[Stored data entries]
# # #

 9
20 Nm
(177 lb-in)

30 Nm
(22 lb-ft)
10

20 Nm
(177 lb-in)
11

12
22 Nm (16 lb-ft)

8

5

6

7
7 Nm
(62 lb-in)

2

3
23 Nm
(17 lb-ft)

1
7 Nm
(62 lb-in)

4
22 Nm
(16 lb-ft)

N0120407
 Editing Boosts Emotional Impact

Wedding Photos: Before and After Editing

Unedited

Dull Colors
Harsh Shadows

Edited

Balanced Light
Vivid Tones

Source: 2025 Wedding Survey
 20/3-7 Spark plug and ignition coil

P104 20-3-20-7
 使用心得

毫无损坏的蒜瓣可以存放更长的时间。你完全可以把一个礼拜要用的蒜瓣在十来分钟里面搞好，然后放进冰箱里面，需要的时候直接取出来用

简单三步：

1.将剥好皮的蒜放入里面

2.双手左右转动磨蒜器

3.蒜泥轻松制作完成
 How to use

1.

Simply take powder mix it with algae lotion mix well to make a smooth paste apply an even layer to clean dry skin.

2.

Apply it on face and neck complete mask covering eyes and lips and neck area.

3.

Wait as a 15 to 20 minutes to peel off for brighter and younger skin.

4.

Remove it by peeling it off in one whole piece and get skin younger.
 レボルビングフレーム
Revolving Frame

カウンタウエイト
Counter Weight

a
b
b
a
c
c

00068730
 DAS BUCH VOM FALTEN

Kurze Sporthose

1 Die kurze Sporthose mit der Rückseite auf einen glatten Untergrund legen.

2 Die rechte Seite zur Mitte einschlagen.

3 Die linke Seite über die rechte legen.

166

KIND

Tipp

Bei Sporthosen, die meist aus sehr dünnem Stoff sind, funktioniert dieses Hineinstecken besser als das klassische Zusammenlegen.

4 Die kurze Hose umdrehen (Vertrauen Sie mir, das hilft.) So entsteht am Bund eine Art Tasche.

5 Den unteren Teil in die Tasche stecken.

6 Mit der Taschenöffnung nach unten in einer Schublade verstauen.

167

# # #

* ASSIGNMENT: Your answer should consist of the lines above that hold the word "Wedding".

* ANSWER SPACE:
Wedding Photos: Before and After Editing
Source: 2025 Wedding Survey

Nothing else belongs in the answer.